Yes, I know I am going back and forth. In one paragraph talking about the shame of my illness and guilt to others. And then in the next, telling them to fuck themselves because it’s a valid disease and if they don’t like it they can go find someone else who’s fucked up for different reasons.

I know we have to stand up. I know we have to tell our stories. I know we have to show the face of our disease – to try and make others understand, even a little, about what we face. But I’m telling you, if one out of every four people has some sort of mental illness, than I must be speaking to the three other people.

I am an activist. I believe in education and empowerment. I believe that people who are mean and close-minded, just don’t have the proper information or haven’t seen the issue from a different perspective. I try to give people the benefit of the doubt that inside, they are perhaps afraid of what they don’t know, and especially of what they can’t see. I know what they see on television is a distorted view of the reality, and that the majority of people get their information from their television. I talk to people all the time about policing, racial profiling, gender discrimination, class discrimination, education inequality – and I speak from my heart and I look at them with hope that they will listen, and ask questions, and try to see what I see.

But then I look at mental illness. When I try to put it in the same framework, it doesn’t seem to fit. What am I doing wrong?

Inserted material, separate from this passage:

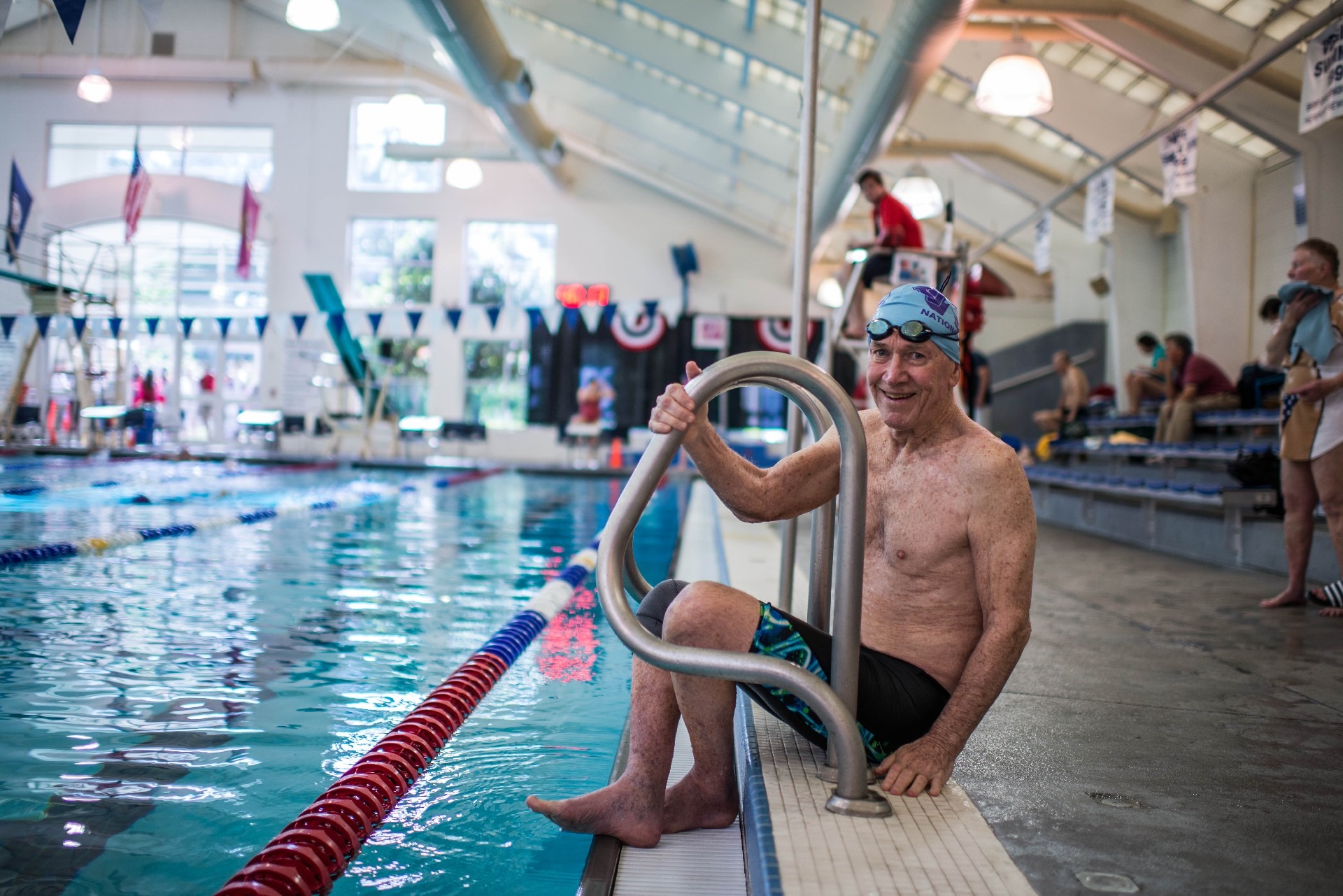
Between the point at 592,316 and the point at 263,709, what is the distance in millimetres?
16674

Is it because it’s so invisible? Is it because it’s so diverse? Is it because there’s too little known? I try to put it as an issue I might train on (I used to train heads of organizations on how to teach their communities about specific civil rights issues) and think about what outreach I would recommend, what language I would use, what stories I would tell. And I know that I would tell people to focus on relatable stories. That facts and figures don’t matter until later. To get people to care, you have to make them feel the issue. To be able to put it in a way that they can understand – put them in the shoes of the issue, so to speak. In fact, I bet you I could write up a training on mental illness and put together some wonderful stories and workshops to help people get more comfortable.

But I know if someone asks me what I’ve been up to, I’m not going to tell them that I have been suffering from bipolar II and trying to rebuild my life. Perhaps it’s shame embedded within me. Perhaps it’s fear of judgement. But either way, I’m angry at myself, sad, and incredibly disappointed. I tell people to do their best to practice what they preach. I’m such a fucking hypocrite and I don’t know exactly why or how to change.

I apologize to all of you. I’m just going to add this to my list of shit to figure out.

What do you do? How do you handle social situations? Do you feel the need to be an agent of change? Do you feel responsibility for the education of our illness? Do you feel that people treat you differently once they know you have a mental illness? Any thoughts on what we should be doing about this?